Friday, January 1, 2021

6 Non-Starters for Commercial Real Estate Deals

Commercial real estate transactions, akin to a dance, take two to tango. In the case of a lease - opposite are the tenant and landlord sometimes called Lessee and Lessor. When a building purchase is considered, a buyer and seller square off. Customary in both is a negotiation which precedes the agreement - a lease document or purchase and sale contract. Outlined in most negotiations is a set of deal points - price, term, concessions and the like. Generally, both sides of the aisle have representation - a commercial real estate professional or a real estate attorney. Depending upon the dollar consideration, both vocations may be employed. Frequently, a general outline is submitted by brokers and agreed to to by both parties and then attorneys fine tune the language. When a deal takes flight - it’s a beautiful thing. But, there are some requests which prevent lift-off. A few of these “Houston, we have a problem” are listed below. 

Termination clauses. Occasionally in a lease arrangement - especially with major corporations - an “opt-out” provision is requested. Simply, these give a tenant the right to terminate their lease prior to the expiration. Flexibility - in case the space is outgrown or exceeds capacity - generally is the reason. But these wreak havoc on the back and forth. You see, an owner expects a flow of income for several years. Rate, concessions, and motivation are reflected. If this stream can be interrupted - landlords view the worst case and react accordingly. A five year lease with a termination after three really is a three year commitment. 

Options to buy. Options benefit the occupant. Period. Terribly one sided and limiting - many owners simply refuse to consider them. You see, if the title holder grants an option to buy, he’s locked in. Sure. He can sell to someone else, but the new buyer must honor the option. It’s murky. Softer solutions exist. Rights of First Refusal or Rights of First Offer are examples. 
Special purpose tenant improvements. If you’re looking to a landlord to fund your freezer cooler space, add a clean room, or double the amount of private offices - expect some reluctance. Typically, dollars invested to modify a building are viewed for their reuse. An owner considers how valuable the adds will be to future residents and responds accordingly. 

No financing contingency. We sold a property earlier this year for the income it produced. Our buyer was a well-heeled investor with ready cash to deploy. He will not occupy the building but will own it and reap the returns. His offer did not require a loan - therefore his performance was not conditioned on a lender nod. However, most buyers who plan to house their business within the premises need some time to get funding. A seller unwilling to allow this contingency may force a buyer to look elsewhere. 
Closing extensions. A seller planning to re-invest the proceeds through a tax deferred exchange has strict timeframes to follow once the sale consummates - 45 days to identify within a 180 day completion. Therefore, we occasionally see extension requests. If closing is delayed, the clock remains at zero until the deal is done - thus giving the seller “free time” to find a replacement property. Buyers are in peril, however, as loan commitments or operational needs dictate their timing.  
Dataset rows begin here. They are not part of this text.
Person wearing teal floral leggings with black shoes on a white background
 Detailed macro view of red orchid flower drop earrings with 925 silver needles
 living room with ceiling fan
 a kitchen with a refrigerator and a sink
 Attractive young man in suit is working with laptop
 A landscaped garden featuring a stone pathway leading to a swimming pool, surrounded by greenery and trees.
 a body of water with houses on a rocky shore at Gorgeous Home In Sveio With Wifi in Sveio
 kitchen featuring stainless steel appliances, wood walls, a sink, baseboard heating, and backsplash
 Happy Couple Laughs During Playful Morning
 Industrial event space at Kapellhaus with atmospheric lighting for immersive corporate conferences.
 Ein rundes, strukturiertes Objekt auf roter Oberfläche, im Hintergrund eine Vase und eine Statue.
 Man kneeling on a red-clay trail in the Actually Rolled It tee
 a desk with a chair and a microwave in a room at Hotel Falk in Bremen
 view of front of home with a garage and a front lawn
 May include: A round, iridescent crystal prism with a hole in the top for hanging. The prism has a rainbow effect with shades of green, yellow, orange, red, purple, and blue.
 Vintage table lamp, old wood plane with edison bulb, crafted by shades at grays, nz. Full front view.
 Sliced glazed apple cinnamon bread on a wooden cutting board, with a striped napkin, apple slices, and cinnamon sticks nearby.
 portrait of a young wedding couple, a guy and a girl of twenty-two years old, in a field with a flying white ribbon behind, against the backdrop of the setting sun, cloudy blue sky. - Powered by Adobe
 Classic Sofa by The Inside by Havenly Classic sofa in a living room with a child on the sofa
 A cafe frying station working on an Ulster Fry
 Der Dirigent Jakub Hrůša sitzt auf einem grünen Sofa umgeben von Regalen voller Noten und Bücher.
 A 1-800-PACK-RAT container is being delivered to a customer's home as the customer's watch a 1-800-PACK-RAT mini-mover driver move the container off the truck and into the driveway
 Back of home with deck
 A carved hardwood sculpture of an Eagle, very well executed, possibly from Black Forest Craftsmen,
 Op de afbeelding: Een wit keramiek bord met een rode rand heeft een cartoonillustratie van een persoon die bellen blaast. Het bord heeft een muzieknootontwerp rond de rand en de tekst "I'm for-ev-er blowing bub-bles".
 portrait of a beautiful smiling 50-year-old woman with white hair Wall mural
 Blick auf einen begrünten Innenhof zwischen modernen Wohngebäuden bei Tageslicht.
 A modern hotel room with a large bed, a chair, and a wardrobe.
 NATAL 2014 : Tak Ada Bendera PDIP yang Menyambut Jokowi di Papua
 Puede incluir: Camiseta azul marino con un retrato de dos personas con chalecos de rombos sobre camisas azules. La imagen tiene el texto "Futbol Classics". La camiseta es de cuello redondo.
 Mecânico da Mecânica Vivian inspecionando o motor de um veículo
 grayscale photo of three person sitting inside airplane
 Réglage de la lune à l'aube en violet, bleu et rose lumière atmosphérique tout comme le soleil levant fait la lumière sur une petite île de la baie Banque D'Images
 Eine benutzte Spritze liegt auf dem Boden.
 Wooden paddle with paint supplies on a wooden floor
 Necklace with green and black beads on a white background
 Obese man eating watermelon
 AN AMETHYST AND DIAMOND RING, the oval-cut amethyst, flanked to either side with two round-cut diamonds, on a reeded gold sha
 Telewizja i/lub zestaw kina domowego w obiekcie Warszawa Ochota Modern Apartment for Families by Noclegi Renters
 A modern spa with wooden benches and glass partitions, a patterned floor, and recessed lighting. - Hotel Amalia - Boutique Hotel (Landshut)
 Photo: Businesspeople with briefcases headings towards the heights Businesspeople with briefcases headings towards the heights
Lengthy contingency periods. Sellers seek certainty of close. Extended uncertainty will kill most transactions. A great example occurs when a buyer contemplates a use change - like converting industrial to residential. Municipalities have something to say and they say things quite deliberately. It’s not uncommon for the rezoning - if needed - to eclipse 18 months. An awful lot can change in that period. Consequently, few sellers are willing to “tie up” their property on a maybe.